Start of Source text

Thursday, January 31, 2013

Last Day of January, 2013

NOTE: TOMORROW IS 100'S DAY. NO CENTERS.

Some of the other centers we're running this week are exploring the use of scales. We've got three balance scales for the students to use and they intuitively know that the results found on one set of scales is likely to be the same regardless of the scales used.

Here Madilynn's father leads the students in predicting how many small plastic bears it will take to balance larger plastic bears.









In the cooking center students are baking biscuits. To me, this is almost a science project to see the biscuit mix change from powders to dough to quick bread. 


Rachael Zell led this center yesterday.



Camille, our student visitor from SRJC helped to lead this center today.






Madilynn's mom is helping students make wonderful little drawings that begin as thumb prints. More on this later.



Another art oriented activity is crayon drawings made on hot plates. I love the chance to do the activities right beside the students. Noah wanted me to draw him a red Harley Davidson, so here's what came of it.




During Buddies today, Nathan helped Curtis in a Lego project. They came up with a cool vehicle.




And the day ended with Kylie learning to ride on two wheels. She began this last half hour crestfallen that the training wheel equipped bicycle that she had hoped to ride today was already taken and that she would have to wait for her turn to use it.

I knew that she was ready to graduate to two wheels and Mrs. Everson was on hand to give her the confidence to learn. So she got her start on a 12" wheeled bicycle that was really small for her, but gave her the assurance that she could get her feet on the ground before toppling over. That was all she needed and she was soon off riding as you can see in the photo below with Mrs. Everson looking on in the background.






Ten minutes later, Kylie decided that she didn't really need to ride the too-tiny bike. Her confidence had grown enough that on her own she exchanged the little bike for a 16" wheel bike that fit her size much better.

Inside 30 minutes she had learned this skill.
She was glowing by the end of the session.

Tuesday, January 29, 2013

The Power of Imagination

As you know, I talk often about the power of the imagination and the importance of exercising it every day.

Kindergarten classes, particularly, must take this seriously.

See how the power of imagination influenced my younger brother's life in this video he made about his life.

(I appear briefly in the home movie clip about 2:00 into the video. I'm the older brother moving the boat along in the wading pool.  In the bow of the pram is my brother Jim, the artist/author when he was a preschooler.)

New Centers

We brought up a new set of centers this morning.

In my corner of the room we were taking the tarnish off pennies with some common household chemicals.

We checked on our progress from time to time with the help of classroom viewers and a nice stereo microscope.


It's fun to be out from under the back room reading assessments and into the magic of the children's natural curiosity and spontaneous interest in everything around them.

Monday, January 28, 2013

Monday, January 28, 2013

We counted the syllables in our first names today and made this graph to show the results.


As the students could see, most of us have 2-syllable names, by a lot—12 more than three syllable names which came in a distant second place.

It was good to have the whole class back at school today. We had been missing Jayson, Nora, and Carley last week.

See you tomorrow.

Be well.

End of Source text
Start of Data records

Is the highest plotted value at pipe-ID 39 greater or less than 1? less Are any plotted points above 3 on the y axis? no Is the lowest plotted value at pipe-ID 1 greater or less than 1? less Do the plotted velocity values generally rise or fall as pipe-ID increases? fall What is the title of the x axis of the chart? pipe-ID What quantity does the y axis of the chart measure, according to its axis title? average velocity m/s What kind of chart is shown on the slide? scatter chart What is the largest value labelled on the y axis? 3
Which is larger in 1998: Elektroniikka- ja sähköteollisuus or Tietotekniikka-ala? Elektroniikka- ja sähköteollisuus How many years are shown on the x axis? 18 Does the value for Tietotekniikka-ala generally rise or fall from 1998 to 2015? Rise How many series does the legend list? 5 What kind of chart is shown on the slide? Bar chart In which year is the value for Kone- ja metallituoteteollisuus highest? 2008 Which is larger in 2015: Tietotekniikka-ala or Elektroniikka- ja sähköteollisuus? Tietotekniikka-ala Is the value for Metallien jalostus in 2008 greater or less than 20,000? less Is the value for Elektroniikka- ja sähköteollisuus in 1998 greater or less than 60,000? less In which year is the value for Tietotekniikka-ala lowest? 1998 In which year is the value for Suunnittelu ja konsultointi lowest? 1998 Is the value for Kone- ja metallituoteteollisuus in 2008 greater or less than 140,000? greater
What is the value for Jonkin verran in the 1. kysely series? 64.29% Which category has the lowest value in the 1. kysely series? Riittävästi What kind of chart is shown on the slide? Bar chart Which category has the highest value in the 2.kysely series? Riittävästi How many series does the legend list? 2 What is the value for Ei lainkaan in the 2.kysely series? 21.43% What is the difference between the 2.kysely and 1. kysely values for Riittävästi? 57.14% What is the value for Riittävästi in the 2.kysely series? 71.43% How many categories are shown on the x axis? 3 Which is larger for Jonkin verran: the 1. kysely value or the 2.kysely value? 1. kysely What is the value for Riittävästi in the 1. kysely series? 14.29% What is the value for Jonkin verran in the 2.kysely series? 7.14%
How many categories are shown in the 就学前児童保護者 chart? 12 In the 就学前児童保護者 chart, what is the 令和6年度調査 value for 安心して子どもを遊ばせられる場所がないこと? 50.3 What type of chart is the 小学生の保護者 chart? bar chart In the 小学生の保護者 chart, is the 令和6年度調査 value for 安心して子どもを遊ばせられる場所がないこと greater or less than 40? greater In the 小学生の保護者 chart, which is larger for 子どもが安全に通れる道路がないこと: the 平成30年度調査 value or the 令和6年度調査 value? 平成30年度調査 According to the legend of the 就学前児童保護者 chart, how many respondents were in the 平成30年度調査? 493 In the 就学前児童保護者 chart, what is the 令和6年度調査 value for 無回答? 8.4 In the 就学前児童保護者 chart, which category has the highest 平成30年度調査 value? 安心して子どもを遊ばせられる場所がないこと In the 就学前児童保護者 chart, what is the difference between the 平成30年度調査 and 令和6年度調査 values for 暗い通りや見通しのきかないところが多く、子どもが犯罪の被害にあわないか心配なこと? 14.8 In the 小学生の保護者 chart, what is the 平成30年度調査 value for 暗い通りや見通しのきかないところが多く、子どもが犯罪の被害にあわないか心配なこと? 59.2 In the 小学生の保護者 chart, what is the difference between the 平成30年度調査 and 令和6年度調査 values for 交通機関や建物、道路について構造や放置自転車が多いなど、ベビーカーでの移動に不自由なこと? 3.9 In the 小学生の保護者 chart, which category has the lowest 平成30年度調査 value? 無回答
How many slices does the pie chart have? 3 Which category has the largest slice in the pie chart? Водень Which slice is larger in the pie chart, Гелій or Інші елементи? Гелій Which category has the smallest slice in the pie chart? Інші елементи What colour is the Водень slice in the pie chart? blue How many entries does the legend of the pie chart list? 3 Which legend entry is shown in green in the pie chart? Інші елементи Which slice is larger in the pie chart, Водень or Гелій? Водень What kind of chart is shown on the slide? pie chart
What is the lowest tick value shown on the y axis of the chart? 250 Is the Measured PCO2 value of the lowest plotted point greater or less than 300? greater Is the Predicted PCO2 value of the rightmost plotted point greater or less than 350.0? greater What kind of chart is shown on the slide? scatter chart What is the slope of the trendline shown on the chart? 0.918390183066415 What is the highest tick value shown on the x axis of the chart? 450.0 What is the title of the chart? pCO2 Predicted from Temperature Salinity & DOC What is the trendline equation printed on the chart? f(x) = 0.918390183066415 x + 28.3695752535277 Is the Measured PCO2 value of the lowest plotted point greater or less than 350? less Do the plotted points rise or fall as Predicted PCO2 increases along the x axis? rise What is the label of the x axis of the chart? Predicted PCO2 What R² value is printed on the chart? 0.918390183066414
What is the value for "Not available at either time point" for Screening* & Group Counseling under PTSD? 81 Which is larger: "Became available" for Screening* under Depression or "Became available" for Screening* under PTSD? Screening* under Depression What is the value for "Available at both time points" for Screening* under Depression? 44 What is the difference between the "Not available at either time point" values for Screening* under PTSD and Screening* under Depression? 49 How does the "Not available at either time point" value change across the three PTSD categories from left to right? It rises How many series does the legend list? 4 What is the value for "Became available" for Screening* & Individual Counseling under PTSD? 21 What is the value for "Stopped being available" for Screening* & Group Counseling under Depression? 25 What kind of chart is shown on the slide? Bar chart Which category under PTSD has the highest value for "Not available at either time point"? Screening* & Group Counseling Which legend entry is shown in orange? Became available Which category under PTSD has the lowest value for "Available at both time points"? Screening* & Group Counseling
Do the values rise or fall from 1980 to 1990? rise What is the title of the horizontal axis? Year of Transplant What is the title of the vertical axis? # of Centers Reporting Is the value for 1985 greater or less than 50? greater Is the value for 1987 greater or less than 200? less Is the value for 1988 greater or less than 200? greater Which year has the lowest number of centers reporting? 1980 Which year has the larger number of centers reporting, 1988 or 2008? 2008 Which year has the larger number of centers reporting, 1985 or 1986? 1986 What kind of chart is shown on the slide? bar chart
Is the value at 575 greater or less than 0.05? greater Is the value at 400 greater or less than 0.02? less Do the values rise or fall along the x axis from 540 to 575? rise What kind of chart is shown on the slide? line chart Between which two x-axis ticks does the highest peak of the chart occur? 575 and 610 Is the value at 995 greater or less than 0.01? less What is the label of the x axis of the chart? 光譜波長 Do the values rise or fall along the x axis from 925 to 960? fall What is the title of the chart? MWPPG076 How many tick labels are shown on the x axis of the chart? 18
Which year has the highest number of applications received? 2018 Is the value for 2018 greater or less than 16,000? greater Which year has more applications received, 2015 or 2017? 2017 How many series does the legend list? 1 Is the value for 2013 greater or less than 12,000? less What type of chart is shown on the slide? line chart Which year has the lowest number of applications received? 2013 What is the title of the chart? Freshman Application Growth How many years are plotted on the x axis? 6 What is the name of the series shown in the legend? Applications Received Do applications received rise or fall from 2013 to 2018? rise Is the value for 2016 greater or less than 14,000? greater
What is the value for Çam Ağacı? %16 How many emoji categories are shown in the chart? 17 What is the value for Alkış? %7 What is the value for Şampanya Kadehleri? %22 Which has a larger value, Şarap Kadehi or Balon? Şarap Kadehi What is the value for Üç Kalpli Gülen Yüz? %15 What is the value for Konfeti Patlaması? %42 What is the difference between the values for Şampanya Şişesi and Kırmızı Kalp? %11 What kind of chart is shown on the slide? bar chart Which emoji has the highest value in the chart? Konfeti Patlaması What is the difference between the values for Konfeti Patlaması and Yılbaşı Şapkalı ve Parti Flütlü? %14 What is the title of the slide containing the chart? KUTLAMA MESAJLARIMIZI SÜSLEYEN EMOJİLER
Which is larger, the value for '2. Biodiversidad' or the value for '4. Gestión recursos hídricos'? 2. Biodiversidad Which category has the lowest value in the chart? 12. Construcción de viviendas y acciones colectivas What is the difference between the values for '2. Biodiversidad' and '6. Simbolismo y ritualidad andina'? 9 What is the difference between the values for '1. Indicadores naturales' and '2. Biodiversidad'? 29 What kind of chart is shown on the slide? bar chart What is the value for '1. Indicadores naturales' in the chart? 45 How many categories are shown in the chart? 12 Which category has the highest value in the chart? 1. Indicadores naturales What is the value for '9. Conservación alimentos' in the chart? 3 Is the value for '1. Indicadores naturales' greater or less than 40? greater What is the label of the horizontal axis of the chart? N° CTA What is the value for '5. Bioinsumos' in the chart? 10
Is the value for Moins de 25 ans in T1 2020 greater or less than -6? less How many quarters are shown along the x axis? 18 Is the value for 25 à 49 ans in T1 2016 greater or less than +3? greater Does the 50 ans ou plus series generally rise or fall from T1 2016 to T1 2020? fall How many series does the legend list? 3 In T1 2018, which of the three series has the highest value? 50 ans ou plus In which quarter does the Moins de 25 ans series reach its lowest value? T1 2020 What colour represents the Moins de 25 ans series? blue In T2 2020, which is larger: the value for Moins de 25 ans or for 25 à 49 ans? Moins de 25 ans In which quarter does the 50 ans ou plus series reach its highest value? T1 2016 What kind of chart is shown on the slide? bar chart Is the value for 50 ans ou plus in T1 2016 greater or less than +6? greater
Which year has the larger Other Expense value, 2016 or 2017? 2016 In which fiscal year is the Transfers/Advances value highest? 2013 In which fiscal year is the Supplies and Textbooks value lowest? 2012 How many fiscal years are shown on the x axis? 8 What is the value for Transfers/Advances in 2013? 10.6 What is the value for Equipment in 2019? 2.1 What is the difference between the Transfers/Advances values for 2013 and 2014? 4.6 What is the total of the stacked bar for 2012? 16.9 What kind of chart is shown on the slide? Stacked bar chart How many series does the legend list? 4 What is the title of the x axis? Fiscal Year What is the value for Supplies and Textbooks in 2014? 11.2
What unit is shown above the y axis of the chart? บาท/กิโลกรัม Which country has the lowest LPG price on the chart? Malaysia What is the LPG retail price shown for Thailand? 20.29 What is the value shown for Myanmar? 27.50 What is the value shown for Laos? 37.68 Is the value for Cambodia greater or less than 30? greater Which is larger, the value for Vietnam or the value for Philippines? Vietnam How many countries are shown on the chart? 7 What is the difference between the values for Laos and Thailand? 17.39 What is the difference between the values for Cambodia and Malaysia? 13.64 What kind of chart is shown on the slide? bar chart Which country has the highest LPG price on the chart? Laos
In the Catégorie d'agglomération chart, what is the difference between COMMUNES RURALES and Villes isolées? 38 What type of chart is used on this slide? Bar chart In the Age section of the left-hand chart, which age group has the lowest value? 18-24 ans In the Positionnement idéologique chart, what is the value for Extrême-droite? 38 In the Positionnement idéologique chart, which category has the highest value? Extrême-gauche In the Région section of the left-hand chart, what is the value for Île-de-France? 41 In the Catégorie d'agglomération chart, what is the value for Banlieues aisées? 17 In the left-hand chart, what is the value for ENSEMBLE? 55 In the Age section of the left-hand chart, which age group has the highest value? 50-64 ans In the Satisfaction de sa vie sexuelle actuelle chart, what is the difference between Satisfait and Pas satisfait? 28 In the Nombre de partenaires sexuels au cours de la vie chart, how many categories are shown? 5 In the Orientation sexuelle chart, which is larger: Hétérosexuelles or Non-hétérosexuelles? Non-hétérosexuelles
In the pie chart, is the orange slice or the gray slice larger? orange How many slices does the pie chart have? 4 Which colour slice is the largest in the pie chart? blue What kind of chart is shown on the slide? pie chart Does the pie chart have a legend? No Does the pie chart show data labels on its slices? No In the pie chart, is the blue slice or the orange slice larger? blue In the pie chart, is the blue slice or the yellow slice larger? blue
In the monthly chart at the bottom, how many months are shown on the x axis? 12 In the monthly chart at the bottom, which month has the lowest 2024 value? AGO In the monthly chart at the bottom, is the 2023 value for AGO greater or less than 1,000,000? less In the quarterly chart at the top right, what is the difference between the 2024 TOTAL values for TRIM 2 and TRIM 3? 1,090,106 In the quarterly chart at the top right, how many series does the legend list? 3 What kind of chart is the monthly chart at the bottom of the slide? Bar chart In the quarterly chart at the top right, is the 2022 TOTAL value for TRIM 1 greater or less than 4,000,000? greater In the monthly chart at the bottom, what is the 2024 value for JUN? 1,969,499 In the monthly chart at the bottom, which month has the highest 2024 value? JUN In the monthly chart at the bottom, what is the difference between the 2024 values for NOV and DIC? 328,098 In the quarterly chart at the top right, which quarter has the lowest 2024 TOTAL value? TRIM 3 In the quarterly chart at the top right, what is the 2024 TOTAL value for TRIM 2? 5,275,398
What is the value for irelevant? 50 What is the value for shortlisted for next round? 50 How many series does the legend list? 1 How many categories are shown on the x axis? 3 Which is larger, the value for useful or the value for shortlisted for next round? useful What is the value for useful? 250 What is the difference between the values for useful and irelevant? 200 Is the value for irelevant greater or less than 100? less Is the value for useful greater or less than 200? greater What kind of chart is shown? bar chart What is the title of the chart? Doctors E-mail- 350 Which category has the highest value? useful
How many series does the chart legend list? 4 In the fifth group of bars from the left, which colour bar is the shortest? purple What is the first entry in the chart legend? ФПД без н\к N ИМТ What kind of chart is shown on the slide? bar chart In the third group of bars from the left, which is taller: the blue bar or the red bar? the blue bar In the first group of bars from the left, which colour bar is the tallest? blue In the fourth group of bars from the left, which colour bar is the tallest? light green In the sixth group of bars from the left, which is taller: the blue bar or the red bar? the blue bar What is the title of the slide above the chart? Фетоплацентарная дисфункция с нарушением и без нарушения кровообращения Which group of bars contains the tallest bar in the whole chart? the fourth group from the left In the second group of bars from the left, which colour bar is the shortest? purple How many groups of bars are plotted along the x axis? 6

End of Data records

◆ Prompt A
In the kindergarten blog, which students does the class say it had been missing last week?
◆ Prompt B
Pull out every line of the listing that contains the word "yellow".

◆ Task answer A
Jayson, Nora, and Carley

◆ Task answer B
In the pie chart, is the orange slice or the gray slice larger? orange How many slices does the pie chart have? 4 Which colour slice is the largest in the pie chart? blue What kind of chart is shown on the slide? pie chart Does the pie chart have a legend? No Does the pie chart show data labels on its slices? No In the pie chart, is the blue slice or the orange slice larger? blue In the pie chart, is the blue slice or the yellow slice larger? blue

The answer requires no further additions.